**To be done**.
Rewrite all of the entries below, substituting "red jacket" for each occurrence of "red santa costume" and leaving everything else unchanged.

**Given data**.

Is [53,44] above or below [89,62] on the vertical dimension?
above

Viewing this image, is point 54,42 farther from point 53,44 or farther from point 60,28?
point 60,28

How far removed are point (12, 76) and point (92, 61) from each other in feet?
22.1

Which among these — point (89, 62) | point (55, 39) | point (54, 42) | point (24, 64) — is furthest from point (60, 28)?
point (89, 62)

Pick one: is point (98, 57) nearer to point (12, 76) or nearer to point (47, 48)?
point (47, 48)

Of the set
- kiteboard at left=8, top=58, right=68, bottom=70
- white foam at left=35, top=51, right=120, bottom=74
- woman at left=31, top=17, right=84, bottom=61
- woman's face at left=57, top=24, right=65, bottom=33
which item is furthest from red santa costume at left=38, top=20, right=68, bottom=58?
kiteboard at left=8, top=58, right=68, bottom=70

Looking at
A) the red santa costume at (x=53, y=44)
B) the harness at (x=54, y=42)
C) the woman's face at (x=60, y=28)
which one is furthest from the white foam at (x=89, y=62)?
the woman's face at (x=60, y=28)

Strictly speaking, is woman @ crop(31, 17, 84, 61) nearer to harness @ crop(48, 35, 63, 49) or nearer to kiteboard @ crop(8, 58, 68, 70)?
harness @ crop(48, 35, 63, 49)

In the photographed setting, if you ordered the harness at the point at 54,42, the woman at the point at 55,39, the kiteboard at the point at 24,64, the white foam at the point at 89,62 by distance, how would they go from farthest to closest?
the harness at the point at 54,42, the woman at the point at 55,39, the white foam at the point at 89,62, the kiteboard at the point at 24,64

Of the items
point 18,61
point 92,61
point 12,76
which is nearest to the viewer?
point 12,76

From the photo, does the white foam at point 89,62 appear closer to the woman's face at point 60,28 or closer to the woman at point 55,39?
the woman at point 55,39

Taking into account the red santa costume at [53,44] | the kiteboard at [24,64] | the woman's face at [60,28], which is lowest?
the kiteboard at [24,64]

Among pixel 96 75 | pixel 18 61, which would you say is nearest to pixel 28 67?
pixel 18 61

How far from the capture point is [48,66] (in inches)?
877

**Correct response**.
Is [53,44] above or below [89,62] on the vertical dimension?
above

Viewing this image, is point 54,42 farther from point 53,44 or farther from point 60,28?
point 60,28

How far removed are point (12, 76) and point (92, 61) from each other in feet?
22.1

Which among these — point (89, 62) | point (55, 39) | point (54, 42) | point (24, 64) — is furthest from point (60, 28)?
point (89, 62)

Pick one: is point (98, 57) nearer to point (12, 76) or nearer to point (47, 48)?
point (47, 48)

Of the set
- kiteboard at left=8, top=58, right=68, bottom=70
- white foam at left=35, top=51, right=120, bottom=74
- woman at left=31, top=17, right=84, bottom=61
- woman's face at left=57, top=24, right=65, bottom=33
which item is furthest from red jacket at left=38, top=20, right=68, bottom=58?
kiteboard at left=8, top=58, right=68, bottom=70

Looking at
A) the red jacket at (x=53, y=44)
B) the harness at (x=54, y=42)
C) the woman's face at (x=60, y=28)
which one is furthest from the white foam at (x=89, y=62)?
the woman's face at (x=60, y=28)

Strictly speaking, is woman @ crop(31, 17, 84, 61) nearer to harness @ crop(48, 35, 63, 49) or nearer to kiteboard @ crop(8, 58, 68, 70)?
harness @ crop(48, 35, 63, 49)

In the photographed setting, if you ordered the harness at the point at 54,42, the woman at the point at 55,39, the kiteboard at the point at 24,64, the white foam at the point at 89,62 by distance, how would they go from farthest to closest?
the harness at the point at 54,42, the woman at the point at 55,39, the white foam at the point at 89,62, the kiteboard at the point at 24,64

Of the items
point 18,61
point 92,61
point 12,76
which is nearest to the viewer?
point 12,76

From the photo, does the white foam at point 89,62 appear closer to the woman's face at point 60,28 or closer to the woman at point 55,39?
the woman at point 55,39

Taking into account the red jacket at [53,44] | the kiteboard at [24,64] | the woman's face at [60,28], which is lowest?
the kiteboard at [24,64]

Among pixel 96 75 | pixel 18 61, which would you say is nearest to pixel 28 67?
pixel 18 61

How far from the capture point is [48,66] (in inches)?
877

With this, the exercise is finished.